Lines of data
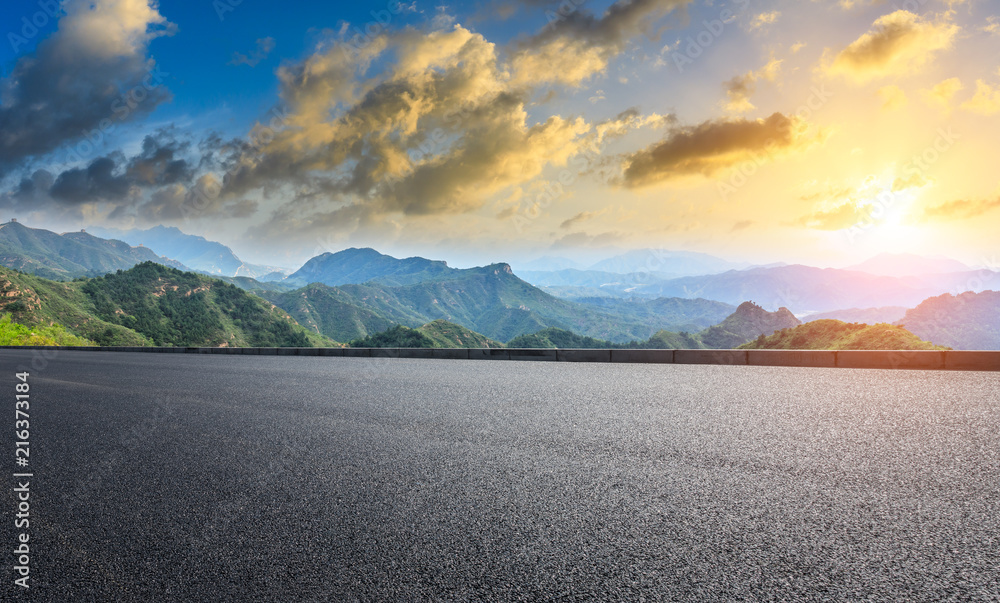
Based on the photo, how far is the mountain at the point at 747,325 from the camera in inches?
5241

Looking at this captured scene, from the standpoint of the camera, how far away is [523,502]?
110 inches

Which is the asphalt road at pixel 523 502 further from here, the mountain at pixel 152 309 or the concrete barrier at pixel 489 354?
the mountain at pixel 152 309

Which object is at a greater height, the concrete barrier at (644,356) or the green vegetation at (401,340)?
the concrete barrier at (644,356)

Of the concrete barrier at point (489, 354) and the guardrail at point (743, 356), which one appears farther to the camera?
the concrete barrier at point (489, 354)

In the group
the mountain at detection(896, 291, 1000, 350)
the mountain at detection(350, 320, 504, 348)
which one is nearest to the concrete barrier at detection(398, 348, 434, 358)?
the mountain at detection(350, 320, 504, 348)

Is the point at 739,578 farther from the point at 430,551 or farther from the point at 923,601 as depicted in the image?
the point at 430,551

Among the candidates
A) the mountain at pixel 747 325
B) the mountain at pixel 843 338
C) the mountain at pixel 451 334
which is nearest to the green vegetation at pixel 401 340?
the mountain at pixel 451 334

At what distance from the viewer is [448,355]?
15.1 metres

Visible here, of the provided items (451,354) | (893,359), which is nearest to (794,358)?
(893,359)

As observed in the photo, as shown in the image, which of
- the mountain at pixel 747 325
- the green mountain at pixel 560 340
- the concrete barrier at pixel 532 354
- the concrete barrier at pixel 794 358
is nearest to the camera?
the concrete barrier at pixel 794 358

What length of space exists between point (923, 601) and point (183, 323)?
10389cm

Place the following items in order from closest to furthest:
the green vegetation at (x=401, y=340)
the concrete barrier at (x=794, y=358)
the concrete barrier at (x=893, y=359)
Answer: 1. the concrete barrier at (x=893, y=359)
2. the concrete barrier at (x=794, y=358)
3. the green vegetation at (x=401, y=340)

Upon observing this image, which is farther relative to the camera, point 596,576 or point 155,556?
point 155,556

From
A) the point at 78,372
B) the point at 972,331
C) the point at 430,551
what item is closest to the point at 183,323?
the point at 78,372
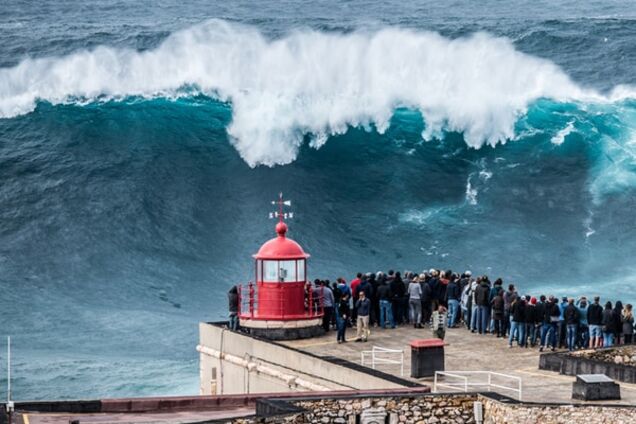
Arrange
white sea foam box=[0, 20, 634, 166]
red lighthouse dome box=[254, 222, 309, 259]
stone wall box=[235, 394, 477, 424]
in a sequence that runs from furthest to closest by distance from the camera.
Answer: white sea foam box=[0, 20, 634, 166]
red lighthouse dome box=[254, 222, 309, 259]
stone wall box=[235, 394, 477, 424]

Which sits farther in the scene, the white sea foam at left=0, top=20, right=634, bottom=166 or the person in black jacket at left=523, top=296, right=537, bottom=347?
the white sea foam at left=0, top=20, right=634, bottom=166

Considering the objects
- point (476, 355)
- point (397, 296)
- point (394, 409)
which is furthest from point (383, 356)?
point (394, 409)

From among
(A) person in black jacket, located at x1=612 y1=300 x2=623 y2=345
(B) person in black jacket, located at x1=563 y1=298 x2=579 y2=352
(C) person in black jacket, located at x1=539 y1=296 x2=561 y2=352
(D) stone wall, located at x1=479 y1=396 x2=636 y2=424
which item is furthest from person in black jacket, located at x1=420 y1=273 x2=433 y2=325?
(D) stone wall, located at x1=479 y1=396 x2=636 y2=424

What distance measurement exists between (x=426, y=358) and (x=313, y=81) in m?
30.9

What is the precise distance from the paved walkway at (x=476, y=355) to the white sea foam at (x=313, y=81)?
19.8 m

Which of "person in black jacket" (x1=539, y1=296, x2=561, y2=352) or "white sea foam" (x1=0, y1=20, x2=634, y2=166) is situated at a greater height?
"white sea foam" (x1=0, y1=20, x2=634, y2=166)

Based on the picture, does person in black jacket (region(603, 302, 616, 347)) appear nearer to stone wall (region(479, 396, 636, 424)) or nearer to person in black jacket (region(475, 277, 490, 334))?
person in black jacket (region(475, 277, 490, 334))

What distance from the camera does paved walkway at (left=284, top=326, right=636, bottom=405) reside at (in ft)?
101

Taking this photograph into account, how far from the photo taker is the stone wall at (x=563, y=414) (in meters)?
28.2

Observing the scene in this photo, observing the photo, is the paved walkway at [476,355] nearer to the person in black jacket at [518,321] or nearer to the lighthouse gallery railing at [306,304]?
the person in black jacket at [518,321]

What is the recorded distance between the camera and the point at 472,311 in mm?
37281

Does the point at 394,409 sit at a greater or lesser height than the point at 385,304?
lesser

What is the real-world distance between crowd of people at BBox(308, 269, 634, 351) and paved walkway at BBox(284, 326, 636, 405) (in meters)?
0.29

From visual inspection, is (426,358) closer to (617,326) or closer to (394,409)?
(394,409)
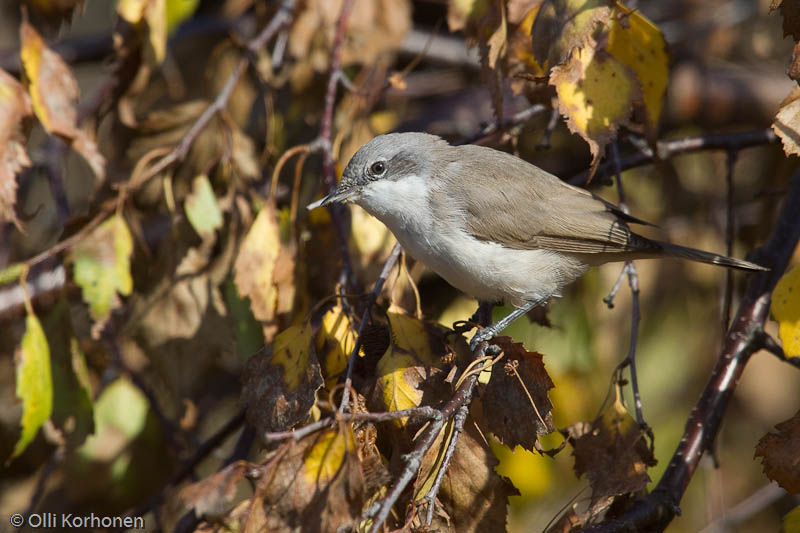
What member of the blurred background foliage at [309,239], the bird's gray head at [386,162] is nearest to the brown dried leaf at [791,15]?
the blurred background foliage at [309,239]

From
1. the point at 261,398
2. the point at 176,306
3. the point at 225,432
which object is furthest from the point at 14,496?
the point at 261,398

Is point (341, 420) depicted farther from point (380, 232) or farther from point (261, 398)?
point (380, 232)

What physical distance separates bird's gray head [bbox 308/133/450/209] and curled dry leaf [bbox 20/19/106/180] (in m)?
1.06

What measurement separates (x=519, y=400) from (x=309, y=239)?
1390mm

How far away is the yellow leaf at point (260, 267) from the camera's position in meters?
2.74

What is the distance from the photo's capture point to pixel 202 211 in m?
3.03

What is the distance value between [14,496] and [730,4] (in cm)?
570

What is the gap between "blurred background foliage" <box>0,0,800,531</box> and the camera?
10.3 ft

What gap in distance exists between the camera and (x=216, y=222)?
9.96 feet

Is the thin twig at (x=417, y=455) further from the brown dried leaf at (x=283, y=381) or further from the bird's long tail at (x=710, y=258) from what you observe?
the bird's long tail at (x=710, y=258)

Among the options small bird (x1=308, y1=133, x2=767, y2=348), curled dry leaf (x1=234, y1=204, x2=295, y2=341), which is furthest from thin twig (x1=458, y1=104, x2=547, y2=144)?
curled dry leaf (x1=234, y1=204, x2=295, y2=341)

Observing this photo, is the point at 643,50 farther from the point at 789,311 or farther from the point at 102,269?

> [Required work]: Omit any images, then output the listing exactly.

> [Response to the task]:
Based on the photo, how far is the mountain at the point at 747,325 from the camera in inches?
5241

Looking at this captured scene, from the standpoint of the camera, how far away is [523,502]?
110 inches

Which is the asphalt road at pixel 523 502 further from here, the mountain at pixel 152 309 or the concrete barrier at pixel 489 354?
the mountain at pixel 152 309

Which object is at a greater height, the concrete barrier at (644,356) or the green vegetation at (401,340)?
the concrete barrier at (644,356)

Of the concrete barrier at point (489, 354) and the guardrail at point (743, 356), which one appears farther to the camera?
the concrete barrier at point (489, 354)

In the group
the mountain at detection(896, 291, 1000, 350)
the mountain at detection(350, 320, 504, 348)
which one is nearest to the concrete barrier at detection(398, 348, 434, 358)?
the mountain at detection(350, 320, 504, 348)

Is the point at 739,578 farther from the point at 430,551 or farther from the point at 923,601 as depicted in the image?
the point at 430,551

Among the candidates
A) the mountain at pixel 747 325
B) the mountain at pixel 843 338
C) the mountain at pixel 451 334
which is nearest to the green vegetation at pixel 401 340?
the mountain at pixel 451 334

At what distance from the viewer is [448,355]?
15.1 metres

Visible here, of the provided items (451,354) | (893,359), which is nearest to (794,358)?
(893,359)

As observed in the photo, as shown in the image, which of
- the mountain at pixel 747 325
- the green mountain at pixel 560 340
- the concrete barrier at pixel 532 354
- the concrete barrier at pixel 794 358
is nearest to the camera?
the concrete barrier at pixel 794 358

What length of space exists between point (923, 601) and point (183, 323)?
10389cm

Place the following items in order from closest to furthest:
the green vegetation at (x=401, y=340)
the concrete barrier at (x=794, y=358)
the concrete barrier at (x=893, y=359)
Answer: 1. the concrete barrier at (x=893, y=359)
2. the concrete barrier at (x=794, y=358)
3. the green vegetation at (x=401, y=340)

Upon observing this image, which is farther relative to the camera, point 596,576 or point 155,556?
point 155,556

From
A) the point at 78,372
B) the point at 972,331
C) the point at 430,551
what item is closest to the point at 183,323?
the point at 78,372
Arrange
white sea foam box=[0, 20, 634, 166]
red lighthouse dome box=[254, 222, 309, 259]
stone wall box=[235, 394, 477, 424]
in a sequence that runs from furthest to closest by distance from the camera.
Answer: white sea foam box=[0, 20, 634, 166]
red lighthouse dome box=[254, 222, 309, 259]
stone wall box=[235, 394, 477, 424]

Which sits farther in the scene, the white sea foam at left=0, top=20, right=634, bottom=166 or the person in black jacket at left=523, top=296, right=537, bottom=347?
the white sea foam at left=0, top=20, right=634, bottom=166

Considering the objects
- point (476, 355)
- point (397, 296)
- point (394, 409)
which is furthest from point (383, 356)?
point (394, 409)

From among
(A) person in black jacket, located at x1=612 y1=300 x2=623 y2=345
(B) person in black jacket, located at x1=563 y1=298 x2=579 y2=352
(C) person in black jacket, located at x1=539 y1=296 x2=561 y2=352
(D) stone wall, located at x1=479 y1=396 x2=636 y2=424
which item is furthest from person in black jacket, located at x1=420 y1=273 x2=433 y2=325?
(D) stone wall, located at x1=479 y1=396 x2=636 y2=424

What distance measurement exists between (x=426, y=358) and (x=313, y=81) in m?
30.9

What is the precise distance from the paved walkway at (x=476, y=355) to the white sea foam at (x=313, y=81)?
19.8 m

Which of "person in black jacket" (x1=539, y1=296, x2=561, y2=352) or "white sea foam" (x1=0, y1=20, x2=634, y2=166) is situated at a greater height?
"white sea foam" (x1=0, y1=20, x2=634, y2=166)

Based on the picture, does person in black jacket (region(603, 302, 616, 347)) appear nearer to stone wall (region(479, 396, 636, 424)) or nearer to person in black jacket (region(475, 277, 490, 334))?
person in black jacket (region(475, 277, 490, 334))

What distance from the camera does paved walkway at (left=284, top=326, right=636, bottom=405) reside at (in ft)?
101

Taking this photograph into account, how far from the photo taker is the stone wall at (x=563, y=414) (in meters)?
28.2

Observing the scene in this photo, observing the photo, is the paved walkway at [476,355] nearer to the person in black jacket at [518,321] or nearer to the lighthouse gallery railing at [306,304]?
the person in black jacket at [518,321]

What is the recorded distance between the camera and the point at 472,311 in mm?
37281

Does the point at 394,409 sit at a greater or lesser height than the point at 385,304?
lesser

What is the real-world distance between crowd of people at BBox(308, 269, 634, 351) and paved walkway at BBox(284, 326, 636, 405) (in meters)?
0.29

From visual inspection, is (426,358) closer to (617,326) or closer to (394,409)?
(394,409)
What member of the blurred background foliage at [309,239], the bird's gray head at [386,162] is nearest to the brown dried leaf at [791,15]?
the blurred background foliage at [309,239]

From
1. the point at 261,398
2. the point at 176,306
3. the point at 225,432
which object is furthest from the point at 14,496?
the point at 261,398

Is point (341, 420) depicted farther from point (380, 232) or farther from point (261, 398)?
point (380, 232)

What physical distance separates bird's gray head [bbox 308/133/450/209] and curled dry leaf [bbox 20/19/106/180] (in m)?
1.06

What measurement separates (x=519, y=400) from (x=309, y=239)?
1390mm

How far away is the yellow leaf at point (260, 267) from the camera's position in meters?
2.74

What is the distance from the photo's capture point to pixel 202 211 in m?
3.03

What is the distance value between [14,496] and [730,4] (in cm)?
570

What is the gap between "blurred background foliage" <box>0,0,800,531</box> and the camera?
10.3 ft

What gap in distance exists between the camera and (x=216, y=222)?
9.96 feet

Is the thin twig at (x=417, y=455) further from the brown dried leaf at (x=283, y=381) or further from the bird's long tail at (x=710, y=258) from what you observe?
the bird's long tail at (x=710, y=258)

Among the options small bird (x1=308, y1=133, x2=767, y2=348), curled dry leaf (x1=234, y1=204, x2=295, y2=341), which is furthest from thin twig (x1=458, y1=104, x2=547, y2=144)?
curled dry leaf (x1=234, y1=204, x2=295, y2=341)

Observing this photo, is the point at 643,50 farther from the point at 789,311 or farther from the point at 102,269?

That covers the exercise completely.